CEP surveyed 121 nonprofit leaders, members of the organization’s Grantee Voice panel, whose goal is to help foundations and nonprofits to work together productively. These executive directors, presidents and CEOs represented organizations with between $100,000 and $100 million in expenses, and received some funding from foundations that give at least $5 million annually.
The survey found that just 52% of nonprofits’ leaders believed their foundation funders were aware of the challenges their organizations faced.
Even fewer respondents thought foundation funders were as helpful as they could be. Only 31% believed foundations deployed their myriad resources to help them address their challenges, and 36% thought foundations shared knowledge about what similar grantees were doing to meet challenges.
Nonprofits are looking for specific kinds of assistance. Eighty percent of nonprofit leaders said their organizations needed help to meet demand for their services.
Indeed, the inability of many groups to meet growing demand for services has been has increased since the onset of the recession.
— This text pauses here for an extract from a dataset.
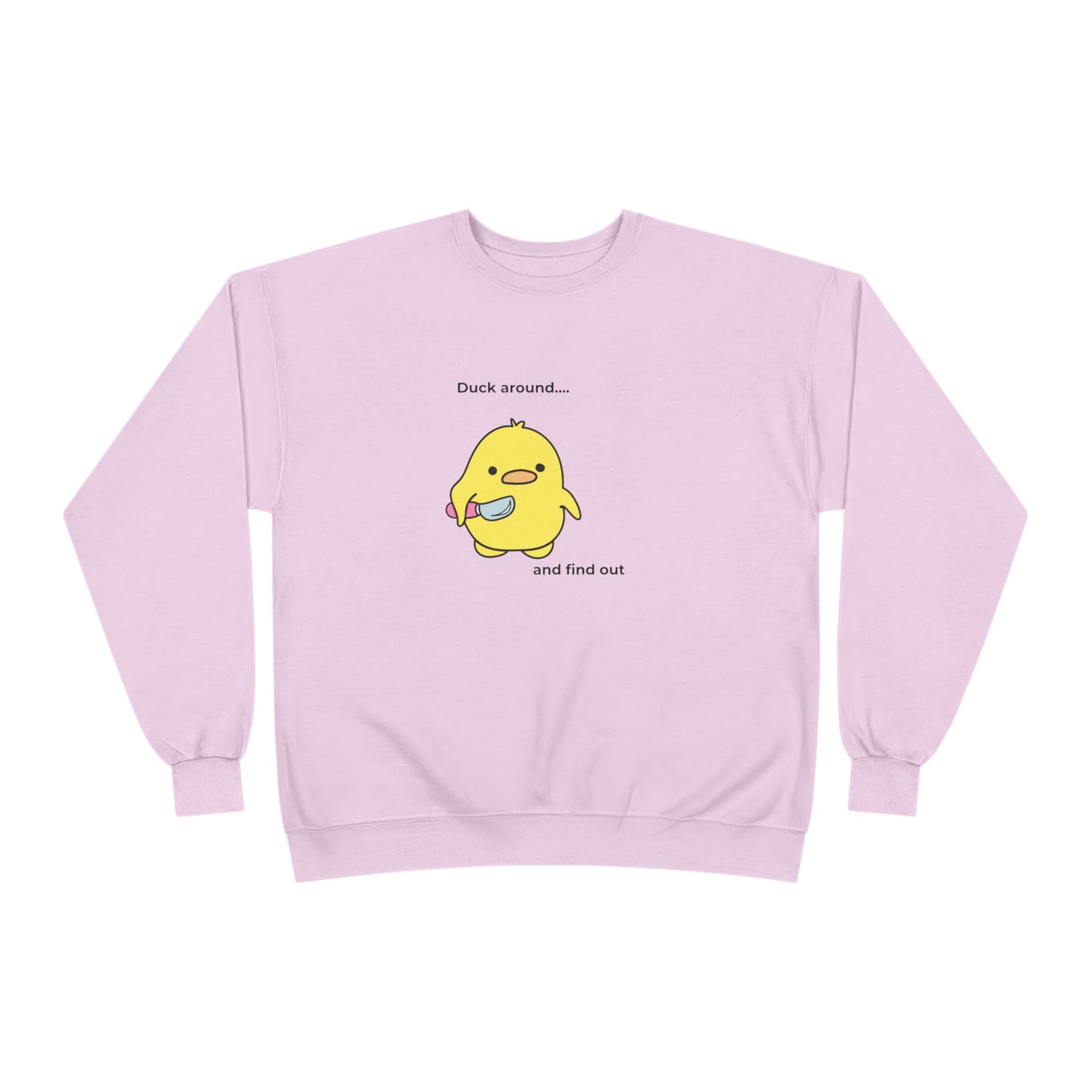 Duck Around Sweatshirt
The Nonprofit Finance Fund’s annual survey found that 52% of nonprofits could not meet demands for services in 2012, up from 44% in 2009.
Two-thirds of the 77% of nonprofit leader respondents who found use of technology to increase effectiveness a challenge wanted more help from their foundation funders.
Nonprofit leaders also felt foundations could step in to help them bolster their leadership skills. Seventy-three percent complained about lack of sufficient resources and opportunities to develop their leadership skills.
CEP said this was not an issue only for those leaders new to their roles. More than 40% of respondents reported they had been in their positions for 10 years or longer.
Pressure on nonprofits to grow or develop earned revenue has increased in recent years as government funding has been cut and competition has intensified.
Some nonprofits, for example, receive government funding to provide essential social services, such as housing or education. Others focus on local problems that government alone can’t address, with funding coming from individual or corporate donations and special events.
Eighty-five percent of nonprofit leaders for whose organizations earned revenue was important found this challenging. And the majority found it difficult to increase their earned revenue.
A number of respondents didn’t think foundations could help in this area, but the majority was seeking foundation help.
Nonprofit leaders said the hardest money to raise was that from foundations. Ninety percent of respondents found this challenging, and 72% said it was extremely challenging.
Similarly, 95% found securing both multiyear funding and general operating or unrestricted funds difficult, and about two-thirds said it was extremely hard.